Exercise objective: Transcribe the stretch from "In the first" through "of the document." in the passage on how the Sophora Indexing Service returns document versions.

Given text:

• • • • •

In the first case, the script should only be interested in the working versions of documents and in the second one it should access the last live versions of documents. To avoid having to make this decision multiple times in the scripts, it is handled transparently for the scripts by the Sophora Indexing Service.
The instances of the IContentManager
and the ISophoraClient
always return documents in the correct version. So take for example a script which is currently executed for a live collection and which calls the method ISophoraClient#getDocumentByUuid
. The instance of the ISophoraClient
will transparently return the last live version of the document.

• • • • •

Stored records:
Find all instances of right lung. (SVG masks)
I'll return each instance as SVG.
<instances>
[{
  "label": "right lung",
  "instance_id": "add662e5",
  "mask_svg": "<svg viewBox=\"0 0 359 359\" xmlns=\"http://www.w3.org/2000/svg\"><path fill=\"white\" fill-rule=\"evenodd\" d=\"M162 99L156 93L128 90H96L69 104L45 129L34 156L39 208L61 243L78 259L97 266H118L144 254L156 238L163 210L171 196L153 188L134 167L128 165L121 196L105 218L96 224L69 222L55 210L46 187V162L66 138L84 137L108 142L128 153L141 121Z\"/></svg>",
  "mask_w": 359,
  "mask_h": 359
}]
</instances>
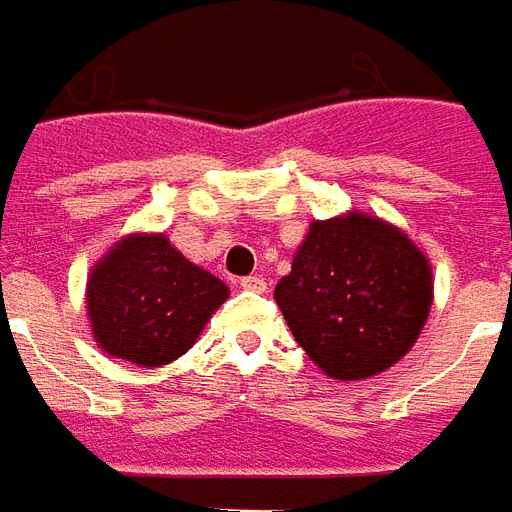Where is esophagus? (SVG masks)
<instances>
[{
	"mask_svg": "<svg viewBox=\"0 0 512 512\" xmlns=\"http://www.w3.org/2000/svg\"><path fill=\"white\" fill-rule=\"evenodd\" d=\"M239 286L248 289V292H264V289H267V281L259 278V275H245V278L239 281Z\"/></svg>",
	"mask_w": 512,
	"mask_h": 512,
	"instance_id": "1",
	"label": "esophagus"
}]
</instances>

• • • • •

Task solution:
In the first case, the script should only be interested in the working versions of documents and in the second one it should access the last live versions of documents. To avoid having to make this decision multiple times in the scripts, it is handled transparently for the scripts by the Sophora Indexing Service.
The instances of the IContentManager
and the ISophoraClient
always return documents in the correct version. So take for example a script which is currently executed for a live collection and which calls the method ISophoraClient#getDocumentByUuid
. The instance of the ISophoraClient
will transparently return the last live version of the document.